Budapeşte’de tabi ki sadece Osmanlı kaplıcaları yoktur. Osmanlı kaplıcaları dışında meşhur kaplıcalar: Gellert Kaplıcası, Tuna Termal Otel Tesisleri, Aquincum Corinthia Oteli, Margit Adasındaki Tuna Termal Oteli’dir.

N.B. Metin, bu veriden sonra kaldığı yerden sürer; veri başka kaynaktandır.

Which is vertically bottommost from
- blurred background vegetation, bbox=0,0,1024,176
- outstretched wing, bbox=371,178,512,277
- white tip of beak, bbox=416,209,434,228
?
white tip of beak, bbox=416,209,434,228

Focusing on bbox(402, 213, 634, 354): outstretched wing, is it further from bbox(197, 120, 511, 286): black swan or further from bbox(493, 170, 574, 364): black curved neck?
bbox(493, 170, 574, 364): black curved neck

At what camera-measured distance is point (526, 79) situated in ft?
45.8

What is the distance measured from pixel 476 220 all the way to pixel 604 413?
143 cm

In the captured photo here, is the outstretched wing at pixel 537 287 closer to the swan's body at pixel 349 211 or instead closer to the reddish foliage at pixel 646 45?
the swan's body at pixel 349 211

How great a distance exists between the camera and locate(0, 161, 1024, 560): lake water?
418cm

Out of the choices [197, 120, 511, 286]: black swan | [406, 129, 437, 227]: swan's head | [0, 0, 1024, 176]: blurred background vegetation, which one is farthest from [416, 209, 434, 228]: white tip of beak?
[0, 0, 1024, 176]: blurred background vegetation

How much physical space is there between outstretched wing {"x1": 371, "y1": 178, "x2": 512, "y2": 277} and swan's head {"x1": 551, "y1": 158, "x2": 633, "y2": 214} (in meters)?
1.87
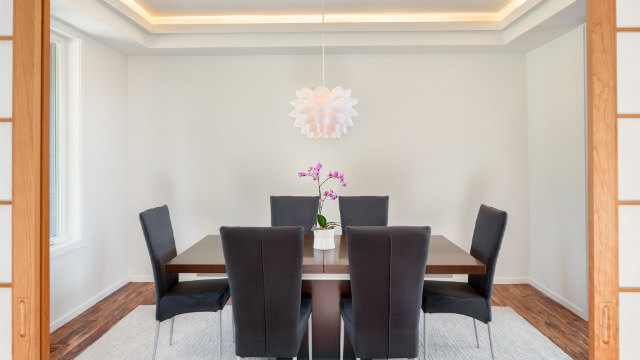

Budapeşte’deki hamamlara bakacak olursak Osmanlıdan kalma birer başyapıt olan Rudas ve Kiraly hamamlarını incelemek ayrı bir keyif olacaktır.

BUDAPEŞTE, RUDAS HAMAMI
            Rudas Hamamı ilk orak 1950’de yapılmıştır. 1566’da ise ünlü Osmanlı sadrazamlarından Sokullu Mehmet Paşa tarafından yenilenmiş ve genişletilmiştir. Osmanlı hamamlarının en orijinal özelliklerinden biri olan sekizgen havuz, Rudas Hamamında 16. yüzyıldan günümüze özgünlüğünü kaybetmeden gelmiştir. Ayrıca bu havuzun çevresinde farklı sıcaklıklarda dört küçük köşe havuzu vardır. Hamamın üstünü de, ışığın içeri süzülmesine izin veren özel Osmanlı hamam kubbesi ile kapatılmıştır.